=== Provided material ===

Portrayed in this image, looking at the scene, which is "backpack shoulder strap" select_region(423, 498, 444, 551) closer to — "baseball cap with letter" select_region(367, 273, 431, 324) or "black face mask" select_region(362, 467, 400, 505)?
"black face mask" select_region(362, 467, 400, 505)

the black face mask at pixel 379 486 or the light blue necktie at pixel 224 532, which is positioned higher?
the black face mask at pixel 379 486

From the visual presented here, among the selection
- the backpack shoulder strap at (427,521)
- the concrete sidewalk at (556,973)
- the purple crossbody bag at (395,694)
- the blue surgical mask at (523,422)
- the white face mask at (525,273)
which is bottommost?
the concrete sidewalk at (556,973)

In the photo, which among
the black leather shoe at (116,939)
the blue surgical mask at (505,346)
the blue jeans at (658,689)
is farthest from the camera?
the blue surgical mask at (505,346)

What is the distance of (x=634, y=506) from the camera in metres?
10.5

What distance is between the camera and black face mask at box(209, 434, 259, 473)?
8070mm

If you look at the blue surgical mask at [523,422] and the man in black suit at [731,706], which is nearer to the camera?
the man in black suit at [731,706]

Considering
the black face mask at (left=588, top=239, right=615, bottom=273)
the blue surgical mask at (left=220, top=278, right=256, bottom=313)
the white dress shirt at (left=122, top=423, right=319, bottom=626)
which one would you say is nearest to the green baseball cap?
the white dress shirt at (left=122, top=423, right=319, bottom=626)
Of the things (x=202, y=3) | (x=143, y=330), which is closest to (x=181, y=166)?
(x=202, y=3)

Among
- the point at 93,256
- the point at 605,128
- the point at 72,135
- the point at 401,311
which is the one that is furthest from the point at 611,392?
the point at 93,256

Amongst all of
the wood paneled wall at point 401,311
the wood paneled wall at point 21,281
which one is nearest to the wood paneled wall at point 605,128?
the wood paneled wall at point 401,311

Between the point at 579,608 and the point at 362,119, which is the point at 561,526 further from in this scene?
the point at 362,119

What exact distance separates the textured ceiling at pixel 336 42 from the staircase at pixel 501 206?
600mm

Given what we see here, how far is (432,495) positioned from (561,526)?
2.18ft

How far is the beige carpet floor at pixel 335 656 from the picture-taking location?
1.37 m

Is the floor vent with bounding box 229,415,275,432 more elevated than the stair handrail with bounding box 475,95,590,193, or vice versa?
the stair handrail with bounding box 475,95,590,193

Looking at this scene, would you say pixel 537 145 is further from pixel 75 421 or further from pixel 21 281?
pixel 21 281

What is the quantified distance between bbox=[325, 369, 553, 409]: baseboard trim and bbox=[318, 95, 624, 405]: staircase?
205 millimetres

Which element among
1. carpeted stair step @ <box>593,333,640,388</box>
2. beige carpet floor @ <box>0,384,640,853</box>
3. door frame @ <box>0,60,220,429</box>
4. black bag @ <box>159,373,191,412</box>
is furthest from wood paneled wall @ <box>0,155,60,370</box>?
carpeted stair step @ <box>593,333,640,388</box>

===

* [Problem requirements]: Repeat only the lines running from the line that contains "Between the point" through the last line above, inclusive.

* [Task result]:
Between the point at 579,608 and the point at 362,119, which is the point at 561,526 further from in this scene?
the point at 362,119

What exact distance separates the textured ceiling at pixel 336 42 from the staircase at pixel 501 206?
600mm

Given what we see here, how far is (432,495) positioned from (561,526)?
2.18ft

How far is the beige carpet floor at pixel 335 656 from the picture-taking location?
1.37 m

Is the floor vent with bounding box 229,415,275,432 more elevated than the stair handrail with bounding box 475,95,590,193, or vice versa?
the stair handrail with bounding box 475,95,590,193

Looking at this scene, would you say pixel 537 145 is further from pixel 75 421 or further from pixel 21 281?
pixel 21 281

What is the quantified distance between bbox=[325, 369, 553, 409]: baseboard trim and bbox=[318, 95, 624, 405]: staircase?
205 millimetres

Which element among
1. carpeted stair step @ <box>593,333,640,388</box>
2. beige carpet floor @ <box>0,384,640,853</box>
3. door frame @ <box>0,60,220,429</box>
4. black bag @ <box>159,373,191,412</box>
is furthest from wood paneled wall @ <box>0,155,60,370</box>?
carpeted stair step @ <box>593,333,640,388</box>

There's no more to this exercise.